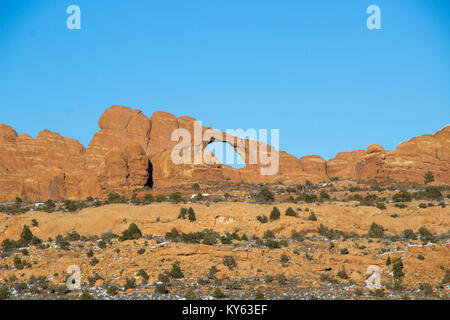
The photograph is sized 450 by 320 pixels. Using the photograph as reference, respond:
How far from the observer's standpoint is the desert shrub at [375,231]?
1954 inches

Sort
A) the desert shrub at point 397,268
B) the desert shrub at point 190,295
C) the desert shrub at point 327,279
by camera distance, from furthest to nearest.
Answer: the desert shrub at point 397,268
the desert shrub at point 327,279
the desert shrub at point 190,295

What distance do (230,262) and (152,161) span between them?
138 feet

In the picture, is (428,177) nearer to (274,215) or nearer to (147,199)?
(274,215)

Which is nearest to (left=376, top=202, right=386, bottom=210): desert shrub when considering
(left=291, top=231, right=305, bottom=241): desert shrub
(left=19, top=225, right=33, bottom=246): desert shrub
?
(left=291, top=231, right=305, bottom=241): desert shrub

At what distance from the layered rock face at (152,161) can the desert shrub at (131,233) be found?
2233cm

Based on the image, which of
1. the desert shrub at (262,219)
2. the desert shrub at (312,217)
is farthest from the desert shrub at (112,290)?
the desert shrub at (312,217)

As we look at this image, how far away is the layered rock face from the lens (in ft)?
252

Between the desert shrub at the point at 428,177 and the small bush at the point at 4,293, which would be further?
the desert shrub at the point at 428,177

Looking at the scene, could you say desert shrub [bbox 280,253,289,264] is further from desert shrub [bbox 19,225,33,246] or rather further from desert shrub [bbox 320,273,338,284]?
desert shrub [bbox 19,225,33,246]

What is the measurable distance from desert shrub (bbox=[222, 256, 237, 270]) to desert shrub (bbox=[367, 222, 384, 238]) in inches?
470

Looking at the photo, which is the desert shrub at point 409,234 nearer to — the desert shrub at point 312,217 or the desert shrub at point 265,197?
the desert shrub at point 312,217

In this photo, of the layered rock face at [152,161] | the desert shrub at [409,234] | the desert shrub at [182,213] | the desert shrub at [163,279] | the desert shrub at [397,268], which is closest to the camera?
the desert shrub at [163,279]

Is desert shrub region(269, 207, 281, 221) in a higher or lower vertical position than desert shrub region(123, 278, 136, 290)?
higher
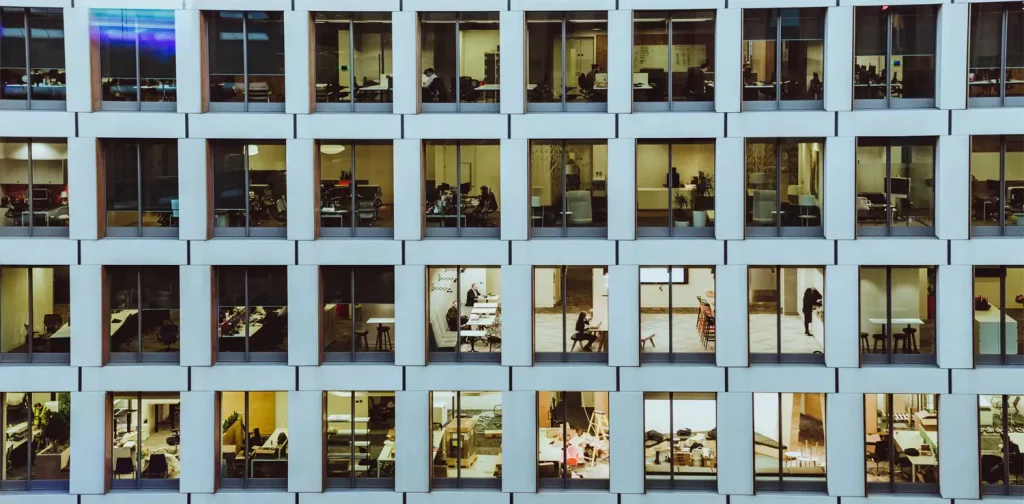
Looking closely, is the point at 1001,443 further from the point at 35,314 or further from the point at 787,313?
the point at 35,314

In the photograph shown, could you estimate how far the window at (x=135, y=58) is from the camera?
29672mm

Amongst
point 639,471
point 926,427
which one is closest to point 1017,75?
point 926,427

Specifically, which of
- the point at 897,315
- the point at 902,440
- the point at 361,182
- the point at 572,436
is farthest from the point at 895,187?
the point at 361,182

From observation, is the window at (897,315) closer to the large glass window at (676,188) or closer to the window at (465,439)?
the large glass window at (676,188)

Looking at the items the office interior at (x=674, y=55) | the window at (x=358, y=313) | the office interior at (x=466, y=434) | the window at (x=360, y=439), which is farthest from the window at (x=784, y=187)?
the window at (x=360, y=439)

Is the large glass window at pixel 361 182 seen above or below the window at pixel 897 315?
above

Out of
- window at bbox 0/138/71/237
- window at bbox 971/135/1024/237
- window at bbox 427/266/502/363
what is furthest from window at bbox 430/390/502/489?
window at bbox 971/135/1024/237

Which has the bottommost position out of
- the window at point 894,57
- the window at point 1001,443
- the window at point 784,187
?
the window at point 1001,443

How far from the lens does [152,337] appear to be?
30234mm

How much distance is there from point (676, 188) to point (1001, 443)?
1155 centimetres

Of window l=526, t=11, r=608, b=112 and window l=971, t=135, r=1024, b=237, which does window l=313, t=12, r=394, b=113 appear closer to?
window l=526, t=11, r=608, b=112

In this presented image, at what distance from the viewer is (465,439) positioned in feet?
99.5

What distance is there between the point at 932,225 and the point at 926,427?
18.7ft

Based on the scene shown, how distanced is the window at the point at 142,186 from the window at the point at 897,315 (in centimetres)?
1987
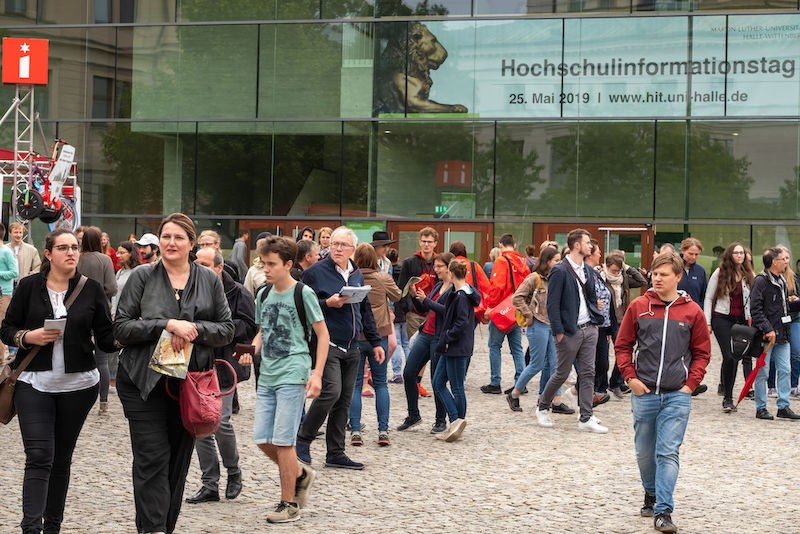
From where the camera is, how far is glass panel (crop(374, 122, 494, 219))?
23938 mm

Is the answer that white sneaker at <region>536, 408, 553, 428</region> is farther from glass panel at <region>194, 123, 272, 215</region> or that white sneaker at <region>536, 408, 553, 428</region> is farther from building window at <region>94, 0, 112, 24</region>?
building window at <region>94, 0, 112, 24</region>

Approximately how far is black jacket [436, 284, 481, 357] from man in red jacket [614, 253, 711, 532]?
292cm

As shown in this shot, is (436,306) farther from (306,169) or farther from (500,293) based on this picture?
(306,169)

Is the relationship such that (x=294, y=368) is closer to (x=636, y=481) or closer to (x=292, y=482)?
(x=292, y=482)

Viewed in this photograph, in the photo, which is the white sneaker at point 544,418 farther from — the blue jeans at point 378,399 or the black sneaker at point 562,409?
the blue jeans at point 378,399

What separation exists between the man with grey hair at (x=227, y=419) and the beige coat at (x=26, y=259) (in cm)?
741

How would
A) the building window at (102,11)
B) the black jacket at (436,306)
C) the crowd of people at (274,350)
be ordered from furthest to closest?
the building window at (102,11) < the black jacket at (436,306) < the crowd of people at (274,350)

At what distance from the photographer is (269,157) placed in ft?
82.1

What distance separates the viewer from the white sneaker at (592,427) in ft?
33.3

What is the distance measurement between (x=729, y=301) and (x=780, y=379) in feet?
3.43

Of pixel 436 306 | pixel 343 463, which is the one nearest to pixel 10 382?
pixel 343 463

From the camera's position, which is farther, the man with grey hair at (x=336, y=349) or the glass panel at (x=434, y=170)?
the glass panel at (x=434, y=170)

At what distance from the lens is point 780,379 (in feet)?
37.1

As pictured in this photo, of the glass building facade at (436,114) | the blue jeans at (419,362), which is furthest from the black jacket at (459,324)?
the glass building facade at (436,114)
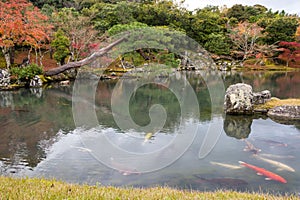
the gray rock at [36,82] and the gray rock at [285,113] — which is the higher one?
the gray rock at [36,82]

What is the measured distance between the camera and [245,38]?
157ft

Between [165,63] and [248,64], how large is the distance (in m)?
21.7

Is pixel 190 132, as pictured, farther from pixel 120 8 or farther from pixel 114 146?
Answer: pixel 120 8

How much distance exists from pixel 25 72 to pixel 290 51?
42.5 meters

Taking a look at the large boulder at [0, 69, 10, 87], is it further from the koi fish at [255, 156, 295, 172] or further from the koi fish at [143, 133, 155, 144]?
the koi fish at [255, 156, 295, 172]

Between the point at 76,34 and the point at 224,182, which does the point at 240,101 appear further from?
the point at 76,34

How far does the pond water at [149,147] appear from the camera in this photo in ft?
25.3

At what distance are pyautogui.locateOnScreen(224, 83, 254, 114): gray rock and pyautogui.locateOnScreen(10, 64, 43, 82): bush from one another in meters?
20.1

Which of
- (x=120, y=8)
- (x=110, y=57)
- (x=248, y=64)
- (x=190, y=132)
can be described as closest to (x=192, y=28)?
(x=248, y=64)

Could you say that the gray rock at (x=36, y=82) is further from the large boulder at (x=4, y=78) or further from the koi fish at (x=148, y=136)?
the koi fish at (x=148, y=136)

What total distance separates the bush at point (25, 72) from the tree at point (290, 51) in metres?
39.8

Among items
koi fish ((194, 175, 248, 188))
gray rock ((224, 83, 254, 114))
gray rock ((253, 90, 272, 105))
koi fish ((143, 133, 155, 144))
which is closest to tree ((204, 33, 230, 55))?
gray rock ((253, 90, 272, 105))

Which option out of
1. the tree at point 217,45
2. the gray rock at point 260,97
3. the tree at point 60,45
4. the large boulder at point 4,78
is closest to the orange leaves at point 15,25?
the large boulder at point 4,78

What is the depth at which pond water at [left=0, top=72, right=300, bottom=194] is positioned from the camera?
25.3 feet
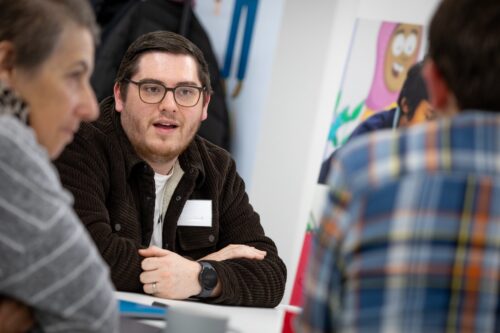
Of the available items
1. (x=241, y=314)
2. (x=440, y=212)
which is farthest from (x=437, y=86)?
(x=241, y=314)

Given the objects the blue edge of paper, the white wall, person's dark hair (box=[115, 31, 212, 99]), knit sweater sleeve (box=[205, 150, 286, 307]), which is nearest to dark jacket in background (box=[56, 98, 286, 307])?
knit sweater sleeve (box=[205, 150, 286, 307])

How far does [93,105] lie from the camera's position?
1500 millimetres

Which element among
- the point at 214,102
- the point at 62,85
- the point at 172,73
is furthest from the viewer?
the point at 214,102

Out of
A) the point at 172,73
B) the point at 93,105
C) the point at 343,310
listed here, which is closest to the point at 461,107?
the point at 343,310

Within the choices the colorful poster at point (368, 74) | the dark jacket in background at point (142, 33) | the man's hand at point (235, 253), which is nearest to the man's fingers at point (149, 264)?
the man's hand at point (235, 253)

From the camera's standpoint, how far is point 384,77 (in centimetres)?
441

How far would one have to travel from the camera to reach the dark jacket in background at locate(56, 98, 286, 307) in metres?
2.57

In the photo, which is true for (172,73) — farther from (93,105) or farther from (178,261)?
(93,105)

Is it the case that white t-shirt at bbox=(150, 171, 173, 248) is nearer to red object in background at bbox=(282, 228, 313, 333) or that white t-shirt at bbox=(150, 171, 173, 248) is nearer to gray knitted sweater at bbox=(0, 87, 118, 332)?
red object in background at bbox=(282, 228, 313, 333)

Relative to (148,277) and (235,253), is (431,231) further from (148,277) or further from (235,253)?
(235,253)

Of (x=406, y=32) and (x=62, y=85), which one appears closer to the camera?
(x=62, y=85)

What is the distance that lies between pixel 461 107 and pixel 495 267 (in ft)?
0.81

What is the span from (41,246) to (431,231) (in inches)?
22.7

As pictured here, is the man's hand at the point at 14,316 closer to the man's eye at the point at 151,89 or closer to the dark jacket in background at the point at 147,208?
::::::::::
Gather every line from the records above that contains the word "shown".

RESULT OF THIS EXERCISE:
In the photograph shown, could you estimate how far the window at (x=135, y=58) is from the camera?
Based on the scene shown, how distanced is the window at the point at 142,186 from the window at the point at 897,315 (in centimetres)?
As shown in this shot, is (436,306) farther from (306,169) or farther from (500,293) based on this picture?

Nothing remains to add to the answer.